Alternative Hypothesis: Definition

The primary goal of a statistical test is to determine whether an observed data set is so different from what you would expect under the null hypothesis that you should reject the null hypothesis. For example, let's say you are studying sex determination in chickens. For breeds of chickens that are bred to lay lots of eggs, female chicks are more valuable than male chicks, so if you could figure out a way to manipulate the sex ratio, you could make a lot of chicken farmers very happy. You've fed chocolate to a bunch of female chickens (in birds, unlike mammals, the female parent determines the sex of the offspring), and you get 25 female chicks and 23 male chicks.
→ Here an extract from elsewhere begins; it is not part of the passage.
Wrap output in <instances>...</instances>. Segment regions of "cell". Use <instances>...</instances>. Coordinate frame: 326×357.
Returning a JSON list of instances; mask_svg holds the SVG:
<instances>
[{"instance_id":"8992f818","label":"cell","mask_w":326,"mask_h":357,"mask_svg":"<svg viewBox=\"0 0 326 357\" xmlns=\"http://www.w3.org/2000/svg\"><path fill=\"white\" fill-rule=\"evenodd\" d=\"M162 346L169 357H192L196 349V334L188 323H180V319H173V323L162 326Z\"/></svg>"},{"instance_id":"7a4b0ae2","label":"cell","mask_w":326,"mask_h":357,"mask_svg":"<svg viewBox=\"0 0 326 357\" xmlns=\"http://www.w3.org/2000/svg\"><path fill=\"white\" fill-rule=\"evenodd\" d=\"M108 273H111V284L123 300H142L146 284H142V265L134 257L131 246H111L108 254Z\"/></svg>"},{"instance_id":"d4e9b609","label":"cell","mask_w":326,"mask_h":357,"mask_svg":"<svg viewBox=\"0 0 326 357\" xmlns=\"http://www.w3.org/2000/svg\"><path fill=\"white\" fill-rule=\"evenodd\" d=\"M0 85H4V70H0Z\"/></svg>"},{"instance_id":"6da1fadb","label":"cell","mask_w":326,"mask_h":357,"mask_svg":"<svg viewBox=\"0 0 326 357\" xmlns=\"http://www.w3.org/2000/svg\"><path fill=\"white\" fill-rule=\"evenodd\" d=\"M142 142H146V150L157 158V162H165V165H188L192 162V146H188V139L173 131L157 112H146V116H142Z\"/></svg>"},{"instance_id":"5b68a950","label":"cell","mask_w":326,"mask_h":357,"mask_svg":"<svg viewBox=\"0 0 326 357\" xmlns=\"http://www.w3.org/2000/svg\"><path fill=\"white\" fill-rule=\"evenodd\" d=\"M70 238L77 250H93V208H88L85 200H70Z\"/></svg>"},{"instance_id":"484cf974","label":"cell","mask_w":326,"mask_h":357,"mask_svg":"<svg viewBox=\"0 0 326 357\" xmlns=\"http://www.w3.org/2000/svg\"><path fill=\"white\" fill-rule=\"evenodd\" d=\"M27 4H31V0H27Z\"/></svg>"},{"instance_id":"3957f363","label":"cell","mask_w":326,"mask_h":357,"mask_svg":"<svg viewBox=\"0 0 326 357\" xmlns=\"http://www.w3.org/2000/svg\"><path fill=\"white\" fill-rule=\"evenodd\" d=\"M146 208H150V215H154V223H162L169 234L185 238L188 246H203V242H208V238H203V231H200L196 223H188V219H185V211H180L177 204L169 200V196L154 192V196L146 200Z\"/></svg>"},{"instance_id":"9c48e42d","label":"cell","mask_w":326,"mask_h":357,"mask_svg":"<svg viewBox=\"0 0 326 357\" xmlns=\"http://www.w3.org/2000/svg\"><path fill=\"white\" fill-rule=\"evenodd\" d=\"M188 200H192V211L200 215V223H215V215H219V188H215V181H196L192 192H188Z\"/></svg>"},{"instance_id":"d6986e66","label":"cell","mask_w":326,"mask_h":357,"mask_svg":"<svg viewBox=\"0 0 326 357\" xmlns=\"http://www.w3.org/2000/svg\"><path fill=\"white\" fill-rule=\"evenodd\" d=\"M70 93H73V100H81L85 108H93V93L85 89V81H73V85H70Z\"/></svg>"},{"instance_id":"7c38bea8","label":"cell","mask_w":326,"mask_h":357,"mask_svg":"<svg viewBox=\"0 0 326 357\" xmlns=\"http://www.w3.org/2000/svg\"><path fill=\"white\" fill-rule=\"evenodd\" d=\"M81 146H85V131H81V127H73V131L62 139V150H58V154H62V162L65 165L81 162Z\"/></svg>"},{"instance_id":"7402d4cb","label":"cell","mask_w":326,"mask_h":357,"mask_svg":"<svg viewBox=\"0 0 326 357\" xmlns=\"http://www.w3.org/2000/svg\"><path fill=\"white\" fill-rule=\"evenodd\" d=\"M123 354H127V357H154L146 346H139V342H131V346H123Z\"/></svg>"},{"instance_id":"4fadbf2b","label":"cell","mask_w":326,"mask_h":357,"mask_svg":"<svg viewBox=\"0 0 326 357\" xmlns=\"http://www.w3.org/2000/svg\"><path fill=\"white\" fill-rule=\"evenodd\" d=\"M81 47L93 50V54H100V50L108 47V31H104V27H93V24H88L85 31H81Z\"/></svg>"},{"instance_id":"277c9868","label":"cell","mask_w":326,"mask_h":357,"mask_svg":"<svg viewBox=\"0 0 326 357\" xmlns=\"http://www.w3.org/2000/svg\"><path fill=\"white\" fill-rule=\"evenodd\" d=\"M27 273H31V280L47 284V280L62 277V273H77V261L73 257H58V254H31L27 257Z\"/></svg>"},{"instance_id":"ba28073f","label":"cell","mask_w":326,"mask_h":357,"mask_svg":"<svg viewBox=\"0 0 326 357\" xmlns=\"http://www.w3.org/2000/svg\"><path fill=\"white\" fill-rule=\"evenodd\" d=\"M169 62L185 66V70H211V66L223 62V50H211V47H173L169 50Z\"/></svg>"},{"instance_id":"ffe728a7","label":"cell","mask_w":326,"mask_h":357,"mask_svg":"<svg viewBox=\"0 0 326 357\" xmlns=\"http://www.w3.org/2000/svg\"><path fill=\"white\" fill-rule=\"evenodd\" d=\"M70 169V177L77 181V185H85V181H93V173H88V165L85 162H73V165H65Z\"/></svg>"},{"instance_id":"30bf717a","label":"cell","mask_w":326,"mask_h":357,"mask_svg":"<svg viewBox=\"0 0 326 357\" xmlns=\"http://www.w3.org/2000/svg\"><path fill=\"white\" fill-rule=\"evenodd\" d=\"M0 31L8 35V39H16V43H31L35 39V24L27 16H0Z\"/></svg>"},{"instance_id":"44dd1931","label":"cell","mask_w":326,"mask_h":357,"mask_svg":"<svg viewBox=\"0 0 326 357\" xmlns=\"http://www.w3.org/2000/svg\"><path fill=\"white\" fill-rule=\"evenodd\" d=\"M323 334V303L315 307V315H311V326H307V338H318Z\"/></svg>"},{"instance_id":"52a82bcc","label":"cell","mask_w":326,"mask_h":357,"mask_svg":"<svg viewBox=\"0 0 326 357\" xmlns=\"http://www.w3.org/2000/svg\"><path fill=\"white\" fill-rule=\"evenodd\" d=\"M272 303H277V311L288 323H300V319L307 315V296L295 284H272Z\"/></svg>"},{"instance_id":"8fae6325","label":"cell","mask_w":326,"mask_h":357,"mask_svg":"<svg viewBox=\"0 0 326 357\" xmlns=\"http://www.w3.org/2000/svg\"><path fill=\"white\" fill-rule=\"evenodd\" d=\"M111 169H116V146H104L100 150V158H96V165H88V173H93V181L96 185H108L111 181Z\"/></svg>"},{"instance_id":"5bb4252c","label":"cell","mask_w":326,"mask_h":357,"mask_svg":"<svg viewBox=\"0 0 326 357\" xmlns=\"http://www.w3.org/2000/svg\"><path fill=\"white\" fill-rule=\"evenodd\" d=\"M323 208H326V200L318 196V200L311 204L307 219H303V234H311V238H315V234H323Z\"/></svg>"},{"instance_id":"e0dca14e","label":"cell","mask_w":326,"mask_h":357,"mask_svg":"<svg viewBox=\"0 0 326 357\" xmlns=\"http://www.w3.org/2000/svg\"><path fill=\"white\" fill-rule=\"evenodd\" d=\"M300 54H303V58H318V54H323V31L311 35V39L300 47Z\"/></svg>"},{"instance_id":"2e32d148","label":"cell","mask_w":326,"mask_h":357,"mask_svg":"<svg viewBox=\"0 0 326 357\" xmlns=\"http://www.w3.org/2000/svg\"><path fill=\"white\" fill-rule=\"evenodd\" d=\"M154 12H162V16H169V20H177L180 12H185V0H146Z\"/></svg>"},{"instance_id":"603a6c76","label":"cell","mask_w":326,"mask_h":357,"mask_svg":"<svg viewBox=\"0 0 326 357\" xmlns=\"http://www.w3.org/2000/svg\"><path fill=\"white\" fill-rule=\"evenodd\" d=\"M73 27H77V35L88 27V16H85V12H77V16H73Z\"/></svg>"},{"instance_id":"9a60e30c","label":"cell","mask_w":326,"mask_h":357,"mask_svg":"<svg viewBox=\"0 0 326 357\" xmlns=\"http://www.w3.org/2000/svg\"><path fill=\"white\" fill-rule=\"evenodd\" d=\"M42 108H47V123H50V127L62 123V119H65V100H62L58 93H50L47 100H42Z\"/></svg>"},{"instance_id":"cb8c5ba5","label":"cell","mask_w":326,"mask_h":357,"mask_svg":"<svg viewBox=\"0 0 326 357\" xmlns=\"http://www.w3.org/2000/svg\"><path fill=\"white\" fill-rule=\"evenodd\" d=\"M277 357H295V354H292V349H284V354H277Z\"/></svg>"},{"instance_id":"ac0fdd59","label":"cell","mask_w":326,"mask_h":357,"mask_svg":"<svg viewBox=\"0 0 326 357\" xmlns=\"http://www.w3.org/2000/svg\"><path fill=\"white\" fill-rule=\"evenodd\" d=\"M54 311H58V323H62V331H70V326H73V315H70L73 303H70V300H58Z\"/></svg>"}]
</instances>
Anyone would look at those numbers and see that they could easily result from chance; there would be no reason to reject the null hypothesis of a 1:1 ratio of females to males. If you got 47 females and 1 male, most people would look at those numbers and see that they would be extremely unlikely to happen due to luck, if the null hypothesis were true; you would reject the null hypothesis and conclude that chocolate really changed the sex ratio. However, what if you had 31 females and 17 males? That's definitely more females than males, but is it really so unlikely to occur due to chance that you can reject the null hypothesis? To answer that, you need more than common sense, you need to calculate the probability of getting a deviation that large due to chance.